Migraine auras are sensory disturbances that come before or during a migraine event. Researchers recently conducted a study on migraine aura in teenagers. This was published in the Journal of Headache And Pain. This research provides some helpful insights into the ways in which teens experience migraines.
About the Study
This study ran during a five year period between 2008 and 2013. It involved 40 teens, 20 males, and 20 females, all of whom suffered from migraines. The research instrument deployed was a questionnaire that focused on their experience with migraine aura. Specifically, scientists wanted to know the frequency of visual and somatosensory auras and higher cortical dysfunction symptoms in this group. The goal was to gather summary data for the group and to understand the experiences of the teens individually.
As mentioned above, a total of 40 teenagers participated. This was out of 67 who were contacted. Study participants were excluded based on the following:
- Failure to answer the call to participate.
- Suffering from other neurological diseases.
- Reporting experiencing chronic migraines.
- Signs of hemiplegic migraines.
In other words, these were teenagers who suffer from periodic migraine headaches.
Facts about Migraines in Teenagers
It’s estimated that between 7 and 11% of children and teenagers suffer from migraines. About 25% of them report having auras. These usually come one prior to a headache. Visual auras are the most common, then somatosensory, and last is dysphasic auras. Motor aura is the least common and was not considered in this study. Here are definitions of each:
- Visual Aura: These are visual disturbances such as stars, flashes of light, or lines that come before a migraine.
- Somatosensory Aura: Tingling, numbness, or pain experienced before or during a migraine.
- Dysphasic Aura: Temporary difficulties with speech during or before a migraine.
Motor Aura: Temporary motor difficulties such as loss of movement on one side of the body.
Visual Disturbances Reported by Study Participants
Visual auras were the most commonly reported symptoms. Out of these, most participants reported suffering from scintillating scotoma. This is a visual disturbance in the center of the field of vision. This can take the form of flashing lights, colored arcs, or zigzags. These usually impact both eyes and are different from retinal migraines, where only one eye is impacted.
While the specific experiences varied widely from one teen to another, it’s clear that visual disturbances are a common symptom for kids who suffer from migraines. The impact of these ranged from minor to significant. Some of the study participants even reported having difficulty discerning colors.

* [Exercise requirements]
A. According to the article on migraine aura in teenagers, how many teens were contacted to take part in the study?
B. Write the next part of the article on migraine aura in teenagers, picking up after its last sentence.

* [Information given]
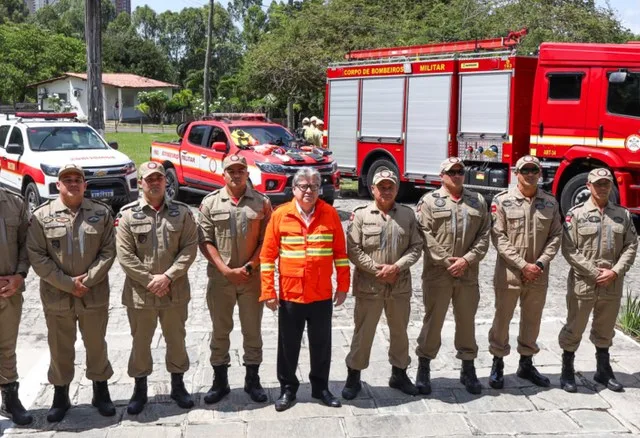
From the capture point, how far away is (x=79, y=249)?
4.85 meters

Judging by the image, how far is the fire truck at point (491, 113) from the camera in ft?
35.7

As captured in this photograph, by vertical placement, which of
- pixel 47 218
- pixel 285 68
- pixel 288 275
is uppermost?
pixel 285 68

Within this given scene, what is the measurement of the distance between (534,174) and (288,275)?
6.47 ft

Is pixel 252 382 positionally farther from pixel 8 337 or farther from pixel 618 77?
pixel 618 77

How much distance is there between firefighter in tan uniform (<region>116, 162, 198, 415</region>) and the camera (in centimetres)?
492

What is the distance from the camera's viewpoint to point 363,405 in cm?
519

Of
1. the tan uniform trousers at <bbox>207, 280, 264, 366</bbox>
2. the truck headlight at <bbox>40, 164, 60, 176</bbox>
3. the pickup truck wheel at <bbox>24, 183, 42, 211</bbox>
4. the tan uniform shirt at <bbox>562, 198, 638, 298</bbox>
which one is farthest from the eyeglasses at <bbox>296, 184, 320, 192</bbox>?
the pickup truck wheel at <bbox>24, 183, 42, 211</bbox>

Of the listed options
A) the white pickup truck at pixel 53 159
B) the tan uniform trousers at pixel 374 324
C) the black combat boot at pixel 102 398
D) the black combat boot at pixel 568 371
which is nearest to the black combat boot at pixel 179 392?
the black combat boot at pixel 102 398

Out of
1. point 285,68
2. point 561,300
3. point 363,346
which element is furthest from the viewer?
point 285,68

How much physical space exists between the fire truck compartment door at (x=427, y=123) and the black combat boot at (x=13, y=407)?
10.0m

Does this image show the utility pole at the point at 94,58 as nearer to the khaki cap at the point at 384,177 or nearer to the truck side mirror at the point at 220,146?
the truck side mirror at the point at 220,146

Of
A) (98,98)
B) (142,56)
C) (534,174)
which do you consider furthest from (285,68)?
(142,56)

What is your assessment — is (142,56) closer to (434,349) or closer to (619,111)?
(619,111)

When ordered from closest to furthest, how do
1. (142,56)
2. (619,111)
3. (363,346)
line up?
(363,346) → (619,111) → (142,56)
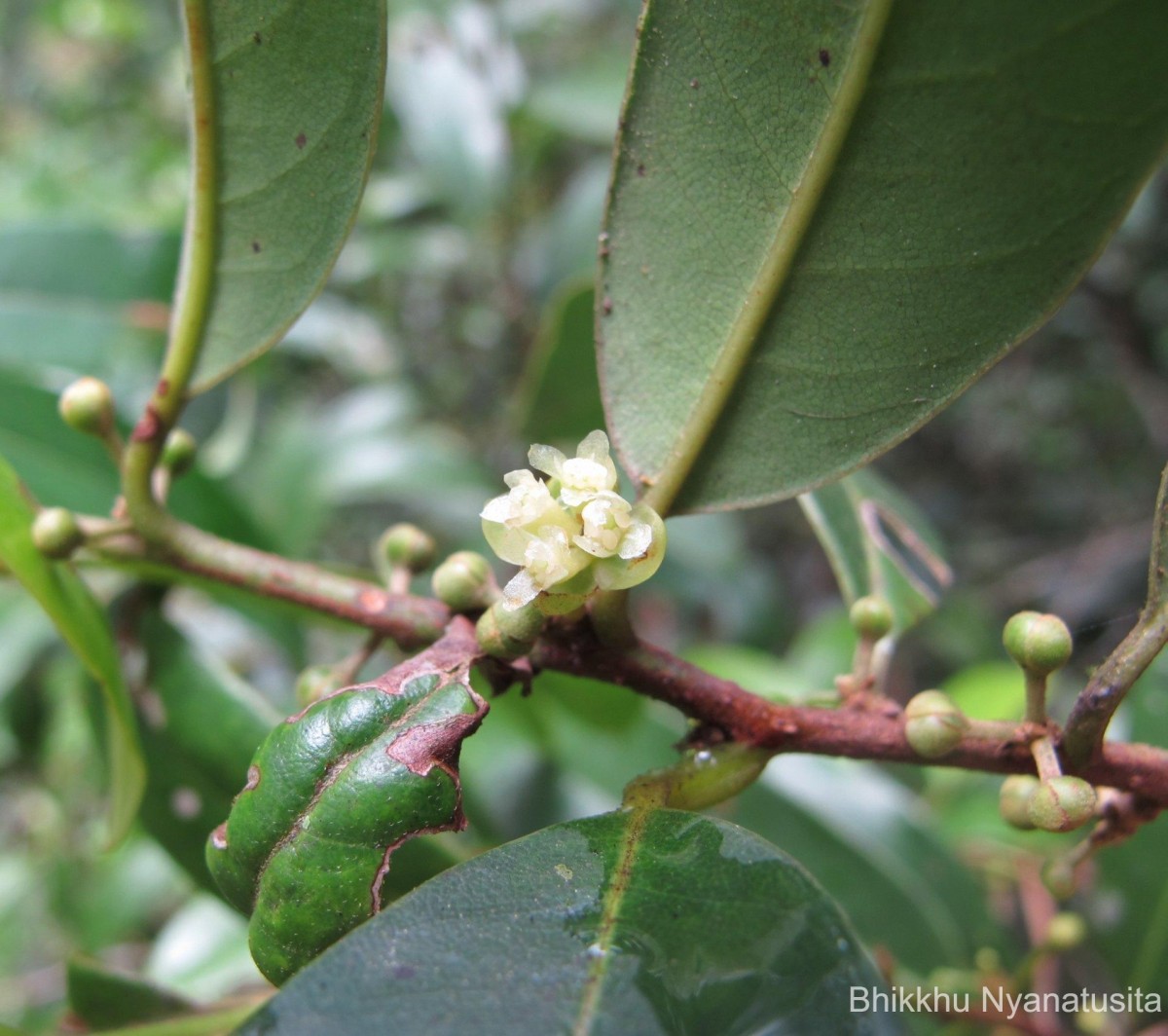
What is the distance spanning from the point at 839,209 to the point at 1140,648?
0.38 metres

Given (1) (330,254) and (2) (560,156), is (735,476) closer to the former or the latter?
(1) (330,254)

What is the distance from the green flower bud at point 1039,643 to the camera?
2.35ft

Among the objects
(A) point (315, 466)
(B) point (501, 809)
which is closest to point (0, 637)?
(A) point (315, 466)

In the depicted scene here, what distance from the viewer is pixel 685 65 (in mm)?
710

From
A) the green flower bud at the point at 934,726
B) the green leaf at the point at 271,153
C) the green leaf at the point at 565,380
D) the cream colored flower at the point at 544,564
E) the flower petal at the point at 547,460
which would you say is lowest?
the green flower bud at the point at 934,726

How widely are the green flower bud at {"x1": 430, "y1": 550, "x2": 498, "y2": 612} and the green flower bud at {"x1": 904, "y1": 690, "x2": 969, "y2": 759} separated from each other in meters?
0.36

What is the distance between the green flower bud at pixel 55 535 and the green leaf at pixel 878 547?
0.76 m

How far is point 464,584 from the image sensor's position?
811 millimetres

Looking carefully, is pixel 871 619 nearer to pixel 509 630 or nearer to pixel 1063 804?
pixel 1063 804

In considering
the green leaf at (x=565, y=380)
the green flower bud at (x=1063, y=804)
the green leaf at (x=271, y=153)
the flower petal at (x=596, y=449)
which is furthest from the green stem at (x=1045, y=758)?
the green leaf at (x=565, y=380)

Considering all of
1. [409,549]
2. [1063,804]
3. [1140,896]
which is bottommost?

* [Exercise answers]
A. 67 teens were contacted.

B.
How Migraine and Visual Disturbances Impact Teens
Auras are just one of the many ways that migraines impact quality of life in teens. There’s also the matter of pain, nausea, anxiety, and frustration. After all, anyone who suffers from migraines understands the dread of waiting for the next attack. Jordan Brewer is a corporate wellness and benefits coordinator at Trust My Paper writing service who says, “Teens must navigate all of this, along with hormonal changes, social pressures, and academics. Add migraine aura to this, and it can be overwhelming for sure.”
Teens who suffer from migraines with aura might experience any of the following:
- Stress and anxiety
- Difficulty concentrating
- Trouble reading
- Light sensitivity
- Loss of social time
- Desire to sleep frequently or trouble getting enough sleep
- Inability to study
- Missing classes or work
Taking Control of Migraines
Fortunately, this isn’t a hopeless situation. There are things that teens can do to ensure they enjoy life as migraine sufferers. Here are some great tips to follow.
Keep a Migraine Diary
If you keep a migraine diary, it may help you to understand your experience a bit better. Some teens even find that they can identify potential triggers by tracking their sleep schedule, diet, and other factors. Learn what you eat, drink, and do before a migraine. Eventually, you may discover some patterns.
Eat Healthy and Avoid Trigger Foods
The healthier you are, the better you will be able to weather the storm of a migraine. Drink plenty of water. Dehydration is a known trigger. Derek Whitfield, a contributing writer at Studicus, has dealt with migraines since he was a teen. He says, “Eat healthy foods and don’t let yourself get too hungry. Use your diary to understand which foods bring on migraines. For many, chocolate and caffeine are culprits.”
Exercise boosts endorphins and contributes to overall well-being. If you have a migraine, it’s hard to get physical. Take advantage of the headache-free time to be as active as you can.
Talk to Your Doctor
Let your doctor know about your symptoms and concerns. They may be able to help with medications or other treatments. This includes recommending eyewear to help with visual disturbances caused by migraine aura.
Learn the Early Signs of Migraine
One of the benefits of experiencing aura is that it can let you know that a migraine is coming on. You may notice that you have other signs as well. If you learn to recognize these, you can take your medication, get more rest, or take other preventative steps.
Auras, especially visual ones, are a very common feature in teen migraines. Not only can they be upsetting, but they can also interfere with the quality of life. By following the tips above, teens can better manage migraines with aura and understand how to handle their health proactively.